Single node deployment:
Now let’s consider the effects of a simple deployment. For our discussion let’s consider the number of supported elements is well within the capability of a single node.
First point, a request will not have to make so many round trips to LB. So obviously response time should be higher than a full distributed environment. So performance is higher.
But the negative effect is now you have a single point of failure. So let’s consider the different availability options to increase the overall uptime?
  • The first line of defense is underlying HA with VM monitoring option. Typically, a physical node failure is sensed within 12 seconds and a restart takes place by 15 seconds. For the sake of discussion let’s consider the OS and the application of the VM comes up within 5 minutes. Considering a node failover happens once in a month, total downtime is 5 minutes in a total of 43200 minutes (considering 30-day month). That means you get an uptime of 99.988%. Same goes for VM hung situation or application hung situation. As we are monitoring at the VM level as well.
  • Second line of defense is snapshot, if the OS or application gets corrupted we simply revert back to a snapshot. First let’s consider an external database is used, then there is not much change in the original VM, so recovering from a snapshot is sufficient and say it requires 20 seconds. So total uptime is now 99.999%. But if internal database is used, then simply reverting to an earlier snapshot is not enough. In this case we need to revert to an earlier snapshot to recover the OS and then we need to restore the database from the backup (we need to have a regular backup mechanism for the database). This will require more time, say 10 minutes. In that case your uptime is 99.977% (considering internal database and recovery time of 10 minutes).
  • Third line of defense is backups. If everything gets corrupted then you need to restore entire appliance from a backup which say take 30 minutes. So in this case you get a 99.931% uptime in a month.
So the choice is based on required uptime. If the business can sustain a 99.931% uptime for management components (at the worst case) and the total supported elements are well within the range, then I will certainly suggest a simple install because of the following reasons:
  • Simpler to manage
  • Simpler to update
  • Will perform better (as compared to full distributed environment)
  • Better response time
  • Less complex
Conclusion:
At the end I would say, do not do a full distributed deployment simply because you can. Consider all the above points. Choosing a simple single node deployment is not so bad after all.
Another point to note, if I need to build a fully distributed environment then I would prefer using a virtual load balancer like NSX Edge, which will be much closer to the VM’s than that of a physical one kept in a traditional architecture.

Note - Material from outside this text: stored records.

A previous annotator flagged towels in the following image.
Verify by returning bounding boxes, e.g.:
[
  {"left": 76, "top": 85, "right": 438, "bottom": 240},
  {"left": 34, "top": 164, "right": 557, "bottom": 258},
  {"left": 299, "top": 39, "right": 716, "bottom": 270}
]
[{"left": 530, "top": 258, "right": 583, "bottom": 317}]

I am simplifying an already complex topic and the final answer is it all depends. Every environment and requirement is different and there is no single rule to follow, but simply do not discard a simple deployment model because of the so called reasons. Consider it seriously and it may be way better for your environment than the distributed one.Till then Happy designing and let me know your view points.
Note: The above discussion is from a virtualized datacenter perspective.